TEXTAUSZUG:
+===+

(zum Beitragsbild oben; Die US-Armee entlädt ein THAAD-Raketenabwehrsystem in Israel, März 2019. Bildnachweis: U.S. Army Europe (Nach JNS)
„Die Vorteile der Unabhängigkeit überwiegen eindeutig die Vorteile der Beibehaltung des Status quo“,
sagt Raphael BenLevi, Mitglied des Misgav-Instituts, gegenüber JNS.
Die Israelis haben gelernt, dass die Militärhilfe der USA ein zweischneidiges Schwert ist. Einerseits hat das Verteidigungsministerium nie dagewesene Käufe getätigt – mehr als 10 Milliarden Dollar in 14 Kriegsmonaten -, andererseits hat Washington diese Abhängigkeit ausgenutzt, um Israel zu Entscheidungen zu bewegen, die seinen Interessen zuwiderlaufen.
Laut Raphael BenLevi vom Misgav Institute for National Security and Zionist Strategy, einer in Jerusalem ansässigen Denkfabrik, haben US-Regierungen schon früher versucht, Waffenlieferungen zu beeinflussen. Allerdings, so erklärt er gegenüber JNS, „war dies im letzten Jahr akut und extrem“.
Die jüngsten Ereignisse haben die Argumente derjenigen gestärkt, die sagen, dass der derzeitige Rahmen für die Hilfe den langfristigen Interessen Israels nicht gerecht wird.
Im Rahmen des US-Militärfinanzierungsprogramms erhält Israel jedes Jahr etwa 3,3 Milliarden Dollar in Form von Zuschüssen. Israel muss diese Mittel für den Kauf amerikanischer militärischer Ausrüstung und Dienstleistungen verwenden. Außerdem erhält Israel jährlich 500 Millionen Dollar für Kooperationsprogramme zur Raketenabwehr.
„Wir haben uns in diese Abhängigkeit hineingegraben. Es ist wie bei der Sozialhilfe. Sozialhilfeempfänger gewöhnen sich an ein gewisses Maß an externer Hilfe. Eines Tages kommt der Tag, an dem sie ihre Angelegenheiten neu ordnen müssen, um ohne sie auszukommen“, sagt BenLevi.
Im September veröffentlichte BenLevi für Misgav ein Positionspapier mit dem Titel „Die Zukunft der amerikanischen Militärhilfe für Israel“, in dem er die Gründe für ein Überdenken dieser Hilfe darlegt. Es gebe eine „ungesunde Dynamik“, in der die USA geben und Israel nimmt, argumentiert er, wodurch Israel „verpflichtet“ sei.
„Auf strategischer Ebene überwiegen die Vorteile der Unabhängigkeit und des Übergangs zu einer stärker auf Gegenseitigkeit beruhenden Beziehung zu Washington eindeutig die Vorteile der Beibehaltung des Status quo der Abhängigkeit und des Empfangs von Hilfe, die hauptsächlich auf der unmittelbaren wirtschaftlichen Ebene liegen“, schreibt er.
Die Nachteile der Abhängigkeit sind im derzeitigen Krieg gegen die Hamas überdeutlich zutage getreten.

+===+

MATERIAL:
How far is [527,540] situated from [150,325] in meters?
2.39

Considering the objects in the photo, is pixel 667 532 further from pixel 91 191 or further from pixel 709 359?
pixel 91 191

+===+

ZU BEARBEITENDE AUFGABEN:
1. Beantworte zum Text über die US-Militärhilfe für Israel die folgenden Fragen:
(a) Wie viel Geld erhält Israel jährlich für Kooperationsprogramme zur Raketenabwehr?
(b) In welcher Stadt ist das Misgav Institute ansässig?
(c) In welchem Monat veröffentlichte BenLevi sein Positionspapier?
2. Führe den Text über die US-Militärhilfe für Israel im Anschluss an seinen letzten Satz weiter.
Das Material ist hierfür ohne Bedeutung.

ANTWORTEN JE AUFGABE:
1.
(a) 500 Millionen Dollar
(b) In Jerusalem
(c) Im September

2.
Nur wenige außerhalb der Regierung Biden bestreiten, dass die USA die Lieferung von Kriegsmaterial an Israel verzögert haben. Während das Weiße Haus zugab, die Lieferung von 2.000-Pfund-Bomben verzögert zu haben, warfen GOP-Senatoren Präsident Joe Biden im September vor, Apache-Hubschrauber und gepanzerte D9-Traktoren (die von den israelischen Streitkräften zur Beseitigung von Sprengstoff verwendet werden) aufgehalten zu haben.
Im Oktober schickten Beamte der US-Regierung einen Brief an Israel, in dem sie zahlreiche Schritte auflisteten, die das Land „ab sofort und innerhalb von 30 Tagen“ unternehmen müsse, um die humanitären Bedingungen im Gazastreifen zu verbessern oder die Versorgung durch die USA zu gefährden.
Während einzelne israelische Politiker ihre Besorgnis geäußert haben, ist das Thema im Kabinett wegen des Kriegsnotstands nicht zur Sprache gekommen, so BenLevi.
„Was deutlich geworden ist, ist die Tatsache, dass Israel keine eigene, unabhängige Waffenproduktion für Bomben und dergleichen aufrechterhalten hat. Es ist von monatlichen und sogar wöchentlichen Nachschublieferungen abhängig geworden. Und das hat vielen Menschen deutlich gemacht, dass diese Abhängigkeit nicht tragbar ist“, sagt er.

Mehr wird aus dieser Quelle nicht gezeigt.